PROBLEM TO WORK ON: Reproduce the thread on making friends over 30 in full, word for word.

--- START OF DOCUMENT SEGMENT ---

Making Friends Over 30 with Grubwithus - eddylu
http://blog.grubwithus.com/post/27339212070/making-friends-over-30-with-grubwithus

======
cin_
Shared suffering is a guaranteed way to make friends.

When you are placed under high amounts of stress and you are with someone else
an instant bond is forged.

Physical stress is the most obvious but mental or emotional stress are just as
affective. If you want to make friends do something you hate or are horrible
at.

The NYT article sited talked about 'getting over that hump' in a relationship.
Meeting people seemed like the easy part, but forming a friendship was the
problem.

Ask them if they are afraid of something or cringe at the thought of doing
something then organise the effort.

Know your limits and cooperate against them. When failure is obvious everyone
is free to have fun and avoid any anxiety to impress or succeed.

Example: I went indoor rock climbing with a friend. It was his second time,
and my first since I was ten. We got to the gym, did a few easy tracks and
then I suggested we go at the most difficult track on the wall. We made it
about ten feet up the wall then fell off. Our hands were simply too weak.

We knew it was beyond us, but this was the first time all day that we laughed
so for the rest of the day we just kept trying the same track.

We breaked for lunch and then argued whether we were too spent to go back for
round two. We decided to hell with the fatigue we have to beat that track. We
went back and, again, fell every time we tried.

The next day I saw him walking down the street so we got some coffee and
laughed about how the both of us needed to find someone else to open doors and
jars of peanut butter because our hands were so exhausted our grips had become
useless.

--- END OF DOCUMENT SEGMENT ---
--- START OF INFORMATION SHOWN ---

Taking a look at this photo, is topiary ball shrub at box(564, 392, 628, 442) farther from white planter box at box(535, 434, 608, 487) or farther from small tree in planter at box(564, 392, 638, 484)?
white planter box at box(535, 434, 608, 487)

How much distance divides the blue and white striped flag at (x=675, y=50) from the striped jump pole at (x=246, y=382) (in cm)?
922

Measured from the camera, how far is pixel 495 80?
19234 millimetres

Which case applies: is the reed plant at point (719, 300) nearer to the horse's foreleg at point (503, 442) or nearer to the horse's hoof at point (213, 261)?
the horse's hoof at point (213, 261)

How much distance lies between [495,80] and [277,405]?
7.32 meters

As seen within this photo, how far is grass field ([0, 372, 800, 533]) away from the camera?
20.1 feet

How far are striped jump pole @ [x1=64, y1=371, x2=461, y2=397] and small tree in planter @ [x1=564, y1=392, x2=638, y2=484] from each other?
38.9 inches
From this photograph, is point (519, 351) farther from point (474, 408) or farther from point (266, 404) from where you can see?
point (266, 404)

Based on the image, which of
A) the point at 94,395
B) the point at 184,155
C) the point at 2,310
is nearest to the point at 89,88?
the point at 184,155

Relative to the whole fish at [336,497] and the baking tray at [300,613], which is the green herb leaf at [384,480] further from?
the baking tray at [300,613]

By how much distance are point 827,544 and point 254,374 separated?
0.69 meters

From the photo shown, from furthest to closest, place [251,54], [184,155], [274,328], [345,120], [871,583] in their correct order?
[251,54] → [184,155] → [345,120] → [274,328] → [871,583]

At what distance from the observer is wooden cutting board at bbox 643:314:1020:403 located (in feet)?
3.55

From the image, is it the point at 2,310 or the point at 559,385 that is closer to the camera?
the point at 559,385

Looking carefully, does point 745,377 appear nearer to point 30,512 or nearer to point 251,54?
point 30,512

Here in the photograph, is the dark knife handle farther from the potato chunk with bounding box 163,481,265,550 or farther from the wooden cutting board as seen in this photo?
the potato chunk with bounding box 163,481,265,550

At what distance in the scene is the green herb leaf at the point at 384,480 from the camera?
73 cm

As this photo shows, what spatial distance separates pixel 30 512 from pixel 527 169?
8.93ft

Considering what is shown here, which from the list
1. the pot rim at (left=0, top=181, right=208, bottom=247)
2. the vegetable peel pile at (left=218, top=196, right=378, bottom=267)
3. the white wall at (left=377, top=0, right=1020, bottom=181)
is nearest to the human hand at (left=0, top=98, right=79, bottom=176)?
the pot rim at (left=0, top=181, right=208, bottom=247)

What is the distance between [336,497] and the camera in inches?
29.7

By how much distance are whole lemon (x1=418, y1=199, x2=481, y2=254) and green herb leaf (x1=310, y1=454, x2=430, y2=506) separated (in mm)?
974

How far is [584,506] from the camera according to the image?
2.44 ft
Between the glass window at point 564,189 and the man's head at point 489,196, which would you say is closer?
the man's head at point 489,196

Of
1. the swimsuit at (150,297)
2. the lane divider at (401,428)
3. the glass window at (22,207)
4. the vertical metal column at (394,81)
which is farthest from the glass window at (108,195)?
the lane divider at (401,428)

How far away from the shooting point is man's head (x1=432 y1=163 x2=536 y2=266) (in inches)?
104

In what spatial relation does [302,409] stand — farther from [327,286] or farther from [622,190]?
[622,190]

--- END OF INFORMATION SHOWN ---

WORKED SOLUTION:
Making Friends Over 30 with Grubwithus - eddylu
http://blog.grubwithus.com/post/27339212070/making-friends-over-30-with-grubwithus

======
cin_
Shared suffering is a guaranteed way to make friends.

When you are placed under high amounts of stress and you are with someone else
an instant bond is forged.

Physical stress is the most obvious but mental or emotional stress are just as
affective. If you want to make friends do something you hate or are horrible
at.

The NYT article sited talked about 'getting over that hump' in a relationship.
Meeting people seemed like the easy part, but forming a friendship was the
problem.

Ask them if they are afraid of something or cringe at the thought of doing
something then organise the effort.

Know your limits and cooperate against them. When failure is obvious everyone
is free to have fun and avoid any anxiety to impress or succeed.

Example: I went indoor rock climbing with a friend. It was his second time,
and my first since I was ten. We got to the gym, did a few easy tracks and
then I suggested we go at the most difficult track on the wall. We made it
about ten feet up the wall then fell off. Our hands were simply too weak.

We knew it was beyond us, but this was the first time all day that we laughed
so for the rest of the day we just kept trying the same track.

We breaked for lunch and then argued whether we were too spent to go back for
round two. We decided to hell with the fatigue we have to beat that track. We
went back and, again, fell every time we tried.

The next day I saw him walking down the street so we got some coffee and
laughed about how the both of us needed to find someone else to open doors and
jars of peanut butter because our hands were so exhausted our grips had become
useless.